PASSAGE SHOWN:
Mr. Dressup: The Magic of Make Believe (TIFF Docs)

Sun, Sept 10, 8:45 pm, Scotiabank 3; Fri, Sept. 15, 11:40 am, Scotiabank 14.

Robert McCallum’s documentary is a delight, peppered with interviews from the adult children of Mr. Dressup — a.k.a. American-born entertainer Ernie Coombs, one of the CBC’s most beloved children's personalities for decades — as well as some famous Canadians (Eric McCormack, Barenaked Ladies, Graham Greene) who recall the influence Mr. Dressup had on their lives. We also hear from original puppeteer Judith Lawrence who played the beloved Casey and Finnegan, someone Coomb had the utmost respect for. Looking back at the familiar sets, watching archival footage, and hearing story after story of Coombs’ kindness and love for children is like sitting in front of a fireplace. Not to be missed by anyone who welcomed the beloved Mr. Dressup into their homes. BL

Stamped from the Beginning (TIFF Docs)

Sun, Sept. 10, 5:30 pm, TIFF Bell Lightbox 3.

A polemic as much as a documentary, which it arguably must be to rise above racist noise, this persuasive adaptation of historian Dr. Ibram X. Kendi’s book of the same name traces the origins of slavery and how both Europe and America’s violent use of stolen people, especially women, created the template for our troubled contemporary racial divides. Interestingly, director Roger Ross Williams’ film speaks to only one man — author Kendi — using female academics, authors, and historians to tell the story of how Black became Black, how whiteness became a blunt instrument, and how persistent myths about Black violence and hypersexuality were perpetuated by those with power to maintain the status quo. Some definite heroes emerge from the struggle. KH

The Boy and the Heron (Gala Presentations)

Sun, Sept. 10, 12:05 pm, Scotiabank 12; Fri, Sept. 15, 8:55 am, Scotiabank 12; Sat. Sept. 16, 5:50 pm, TIFF Bell Lightbox 2.

The first film in a decade from Japanese animation master Hayao Miyazaki, The Boy and the Heron lives up to the creator’s storied legacy. Told through the eyes of 11-year-old Mahito, the film begins with the terrifying images of the 1945 fire-bombing of Tokyo, which kills the boy’s mother. Shortly after, Mahito’s father moves to the countryside, and marries Natsuko, his late wife’s younger sister. It’s a mysterious home, peopled by seven small old ladies and, in the lake outside, a peculiar blue-grey heron that seems peculiarly focused on Mahito. At school, Mahito is bullied up by his new school mates and makes the situation look worse by striking his head with a rock to avoid going to class. While recovering, he has visions of his late mother behind a wall of fire begging him to save her.

COLLECTED DATA:
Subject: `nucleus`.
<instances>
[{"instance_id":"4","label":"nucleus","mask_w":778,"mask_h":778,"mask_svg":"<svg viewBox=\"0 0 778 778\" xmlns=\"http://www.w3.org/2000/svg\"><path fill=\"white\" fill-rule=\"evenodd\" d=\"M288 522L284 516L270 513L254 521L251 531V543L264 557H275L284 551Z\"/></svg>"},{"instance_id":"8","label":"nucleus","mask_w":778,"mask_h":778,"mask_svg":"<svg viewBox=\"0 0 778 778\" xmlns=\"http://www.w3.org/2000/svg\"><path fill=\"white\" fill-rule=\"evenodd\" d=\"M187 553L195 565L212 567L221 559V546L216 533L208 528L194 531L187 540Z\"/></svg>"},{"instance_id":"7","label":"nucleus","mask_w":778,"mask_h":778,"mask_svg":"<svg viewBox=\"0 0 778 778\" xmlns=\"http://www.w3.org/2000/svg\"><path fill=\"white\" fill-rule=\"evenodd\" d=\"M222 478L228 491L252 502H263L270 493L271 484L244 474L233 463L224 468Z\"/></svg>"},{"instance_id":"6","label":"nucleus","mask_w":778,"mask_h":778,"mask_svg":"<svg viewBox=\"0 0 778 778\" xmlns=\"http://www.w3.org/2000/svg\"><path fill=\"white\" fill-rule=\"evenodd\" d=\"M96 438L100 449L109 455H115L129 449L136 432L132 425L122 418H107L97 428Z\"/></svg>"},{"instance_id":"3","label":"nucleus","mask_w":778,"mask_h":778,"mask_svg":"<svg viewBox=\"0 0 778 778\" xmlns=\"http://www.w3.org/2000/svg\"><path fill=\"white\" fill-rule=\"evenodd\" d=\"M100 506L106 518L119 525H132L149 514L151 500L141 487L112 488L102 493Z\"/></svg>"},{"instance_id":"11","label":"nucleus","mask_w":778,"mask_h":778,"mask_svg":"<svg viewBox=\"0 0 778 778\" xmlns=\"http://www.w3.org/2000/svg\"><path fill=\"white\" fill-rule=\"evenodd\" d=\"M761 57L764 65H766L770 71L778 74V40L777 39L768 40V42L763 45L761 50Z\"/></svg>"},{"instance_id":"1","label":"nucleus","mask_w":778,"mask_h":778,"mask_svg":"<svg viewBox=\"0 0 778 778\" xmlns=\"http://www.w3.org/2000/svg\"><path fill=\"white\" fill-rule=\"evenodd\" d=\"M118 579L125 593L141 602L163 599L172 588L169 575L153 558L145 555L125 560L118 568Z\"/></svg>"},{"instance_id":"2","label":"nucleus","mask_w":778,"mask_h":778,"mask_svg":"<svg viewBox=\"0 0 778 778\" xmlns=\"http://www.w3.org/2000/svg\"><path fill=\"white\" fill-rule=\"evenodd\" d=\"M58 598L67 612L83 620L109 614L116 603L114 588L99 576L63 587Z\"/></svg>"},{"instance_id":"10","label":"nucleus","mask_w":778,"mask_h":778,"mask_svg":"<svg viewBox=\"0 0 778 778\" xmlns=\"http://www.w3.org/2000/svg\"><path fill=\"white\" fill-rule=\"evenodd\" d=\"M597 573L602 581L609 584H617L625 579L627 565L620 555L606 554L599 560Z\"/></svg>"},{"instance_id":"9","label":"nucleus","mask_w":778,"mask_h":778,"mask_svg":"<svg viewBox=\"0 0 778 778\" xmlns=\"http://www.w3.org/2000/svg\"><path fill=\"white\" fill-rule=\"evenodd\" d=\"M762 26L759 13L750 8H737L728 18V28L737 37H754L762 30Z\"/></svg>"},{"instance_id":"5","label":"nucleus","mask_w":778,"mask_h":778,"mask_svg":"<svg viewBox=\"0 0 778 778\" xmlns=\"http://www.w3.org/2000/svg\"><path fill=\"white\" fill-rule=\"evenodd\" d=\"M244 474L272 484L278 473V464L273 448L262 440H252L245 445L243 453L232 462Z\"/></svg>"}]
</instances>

REQUIRED TASK 1: List the titles of all the films reviewed in the film listings.
REQUIRED TASK 2: Write out the film listings from "Sun, Sept. 10, 5:30" down to "Heron (Gala Presentations)".

FULL RESPONSE 1:
Mr. Dressup: The Magic of Make Believe
Stamped from the Beginning
The Boy and the Heron

FULL RESPONSE 2:
Sun, Sept. 10, 5:30 pm, TIFF Bell Lightbox 3.

A polemic as much as a documentary, which it arguably must be to rise above racist noise, this persuasive adaptation of historian Dr. Ibram X. Kendi’s book of the same name traces the origins of slavery and how both Europe and America’s violent use of stolen people, especially women, created the template for our troubled contemporary racial divides. Interestingly, director Roger Ross Williams’ film speaks to only one man — author Kendi — using female academics, authors, and historians to tell the story of how Black became Black, how whiteness became a blunt instrument, and how persistent myths about Black violence and hypersexuality were perpetuated by those with power to maintain the status quo. Some definite heroes emerge from the struggle. KH

The Boy and the Heron (Gala Presentations)